李英擰着臉看着傅煬:“就是,我是對理不對人。”
傅煬白了李英一眼,不去跟這個牆頭草一般見識。倒是這個劉峰,讓傅煬心裡有些嘀咕,從他說的話可以看出身價不低,又不是裝出來的,再加上是洛陽人,說不定真是個惹不起的主呢。
“劉兄,你恐怕誤會了,王鐵棍的確打贏了,我並不是讓他繼續在這葛勒山當奴隸。本公子看中了他的本事,想把他收爲己用,日後吃香的喝辣的,絕對虧不了他。”
劉峰癟了癟嘴,先前你還信誓旦旦的說贏了就放他走呢,眼下說的這些話可信度不高。
聽了這話,王鐵棍跪着往前挪了兩步:“不不不,我要回家。不是小的看不上公子,是小的實在沒資格侍奉公子,還請公子讓小的歸鄉,與妻子團聚。”
“怎麼樣?王鐵棍都這麼說了,傅兄你莫不是還要強人所難不成?正所謂強扭的瓜不甜,既然王鐵棍心不在這裡,你強行把他留在這裡,他又豈會全心全意的追隨與你?要我說,傅兄不如先讓他歸鄉,待他與妻子團聚,安頓好了,再回來也不遲。”
傅煬看了看劉峰,再看看一臉期待的王鐵棍,擺了擺手:“罷了罷了,我放你走,但是你給我記住了,今日本公子有意留你,你卻不給本公子這個臉,日後休要讓我在北地郡看見。

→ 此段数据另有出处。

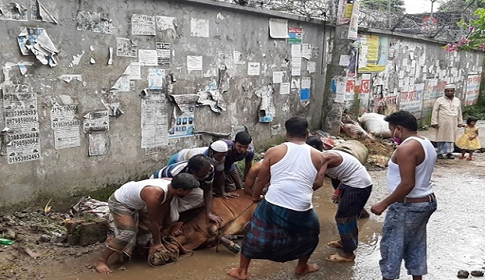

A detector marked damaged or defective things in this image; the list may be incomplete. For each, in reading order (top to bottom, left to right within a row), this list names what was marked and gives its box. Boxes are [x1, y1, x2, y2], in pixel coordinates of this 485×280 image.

torn paper poster [0, 2, 27, 20]
torn paper poster [30, 0, 57, 23]
torn paper poster [76, 10, 112, 33]
torn paper poster [131, 14, 154, 35]
torn paper poster [189, 18, 208, 37]
torn paper poster [268, 18, 288, 38]
torn paper poster [16, 27, 58, 67]
torn paper poster [68, 50, 84, 67]
torn paper poster [117, 37, 138, 57]
torn paper poster [138, 49, 157, 66]
torn paper poster [147, 68, 164, 89]
torn paper poster [196, 80, 226, 113]
torn paper poster [255, 85, 274, 123]
torn paper poster [2, 85, 40, 164]
torn paper poster [50, 104, 81, 149]
torn paper poster [83, 110, 109, 133]
torn paper poster [140, 94, 168, 148]
torn paper poster [166, 94, 197, 138]
torn paper poster [89, 132, 108, 156]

滾吧!”
“公子,您說的當真?”王鐵棍不可置信的看着傅煬。
“你滾不滾?”傅煬眉目鶴立,不耐煩道。
“滾,滾,我滾。”王鐵棍興奮的爬起來,感激的看了劉峰一眼,正準備轉身離開的時候,卻被劉峰給叫住了,在其耳邊低語幾聲:“你先不急着走,傅煬這廝的人性你也不是沒看見,我怕你還未離開葛勒山就被守兵幹掉了,等會你與我一起走,我順道送你一程。”

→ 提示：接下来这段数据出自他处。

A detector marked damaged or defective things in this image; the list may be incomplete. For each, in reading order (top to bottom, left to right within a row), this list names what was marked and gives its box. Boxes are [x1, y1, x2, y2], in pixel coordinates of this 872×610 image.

此時的王鐵棍對劉峰除了感激還是感激,直接跪了下來衝劉峰磕了兩個響頭:“公子的大恩大德,小的沒齒難忘。日後定將告訴子孫,將公子立爲神像,世代供奉。”
對於那些供奉的虛招子劉峰不感興趣:“男兒膝下有黃金,你的膝蓋就那麼不值錢麼?給誰都下跪?起來!”
“是是是。”王鐵棍用左手拍了拍膝蓋,衝着劉峰哈哈一笑,喜悅全都洋溢在臉上。
劉峰想的沒錯,這世界沒有什麼東西傅煬得不到,即便是得不到也要毀掉。先前傅煬還想先答應劉峰,然後派人暗中把王鐵棍給幹掉,可是看到王鐵棍並沒有離開,而是站到了劉峰身後,傅煬好不氣惱,這劉峰偏偏要與自己做對麼?起初傅煬還對劉峰敬畏三分,現在卻變成了赤裸裸的厭惡,心中冷笑,你就蹦達吧,把我惹惱了,管你是誰,即便是二皇子劉峰,也要幹掉你,萬事都有爹和大哥頂着。

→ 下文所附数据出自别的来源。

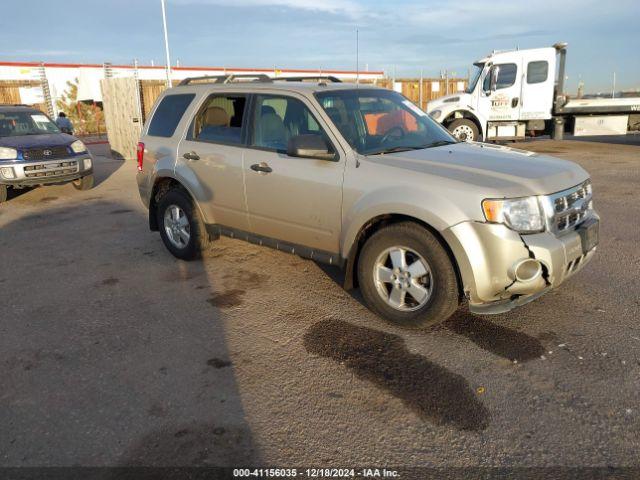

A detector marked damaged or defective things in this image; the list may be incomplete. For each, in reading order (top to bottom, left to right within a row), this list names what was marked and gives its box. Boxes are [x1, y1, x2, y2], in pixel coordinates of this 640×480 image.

damaged front bumper [442, 217, 596, 316]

“劉兄,我已經答應放他走了,現在可以敞開膀子,跟我賭上一局了吧?”傅煬不懷好意的問道。
若是讓劉峰爲了賭錢取樂而徒害他人性命,這種事劉峰是萬萬做不出來的,即便那人是奴隸。雖說劉峰不相信這個世界有鬼,但是多多少少都相信報應這一說的,做事留一線,日後好想見,劉峰可不想下了地獄被扔進油鍋裡,炸成油餅。
“既然來了,也不能白來一趟是不?”劉峰指着那些待選的奴隸:“可是這些奴隸也都太中看不中用了,傅兄不如這樣如何?我親自上陣博弈一番。”
傅煬一愣,隨即大笑,好像聽到了天大的笑話:“哈哈哈,劉兄,您這嬌貴的身段,若是有個閃失,那當如何是好啊?”
劉峰呵呵一笑:“這就不用傅兄操心了,人各有命,再說了,我自認會些拳腳,即便是不贏也可保命。”
傅煬上下打量了劉峰一番,劉峰屢次和自己做對,教訓教訓他也未嘗不可,雖說他長得有些壯實,卻也年齡不大,厲害不到哪裡去,找個人給他打斷一條胳膊或者一條腿,讓他長長記性,即便是天王老子,在北地郡也不要惹自己。“既然劉兄如此自信,那我也不能不識趣是不?但是我也不用奴隸,這些奴隸都是搏命的主,手裡沒個輕重,若是傷了劉兄,劉兄的家人再來興師問罪,我可擔待不起。便讓唐蒙與劉兄小走幾招如何?”傅煬不用奴隸,其實是怕奴隸打不過劉峰,而唐蒙則不同了,唐蒙曾經跟大哥混過兩天,學了些拳腳,雖不說以一敵十,但是對付兩三個小毛賊還是綽綽有餘的。
“我無所謂。”劉峰聳聳肩:“就不知道唐兵長肯不肯了。”
“這有什麼不肯的,又不是搏命。”傅煬微笑着喚來唐蒙,在其耳邊悄悄的說了一句話:“給我打斷他一條腿。”
唐蒙一愣:“公子,這恐怕不妥吧?此人的來頭,我還不甚瞭解。”
傅煬不耐煩的冷哼一聲:“你怕個什麼鳥勁?萬事有我頂着呢,即便是我頂不住,還有我大哥呢,你莫不是不相信我大哥?”
一提到傅煬的大哥,唐蒙不自覺的擦擦腦袋上的汗,儘管腦袋上並沒有汗。“既然公子把傅大公子拿出來說事,那小的就沒什麼擔心了。”說罷,將跨刀扔到地上,走到劉峰面前一抱拳:“劉公子,若是有什麼不敬,您多擔待。”
劉峰點點頭:“沒事,你儘管放馬過來。”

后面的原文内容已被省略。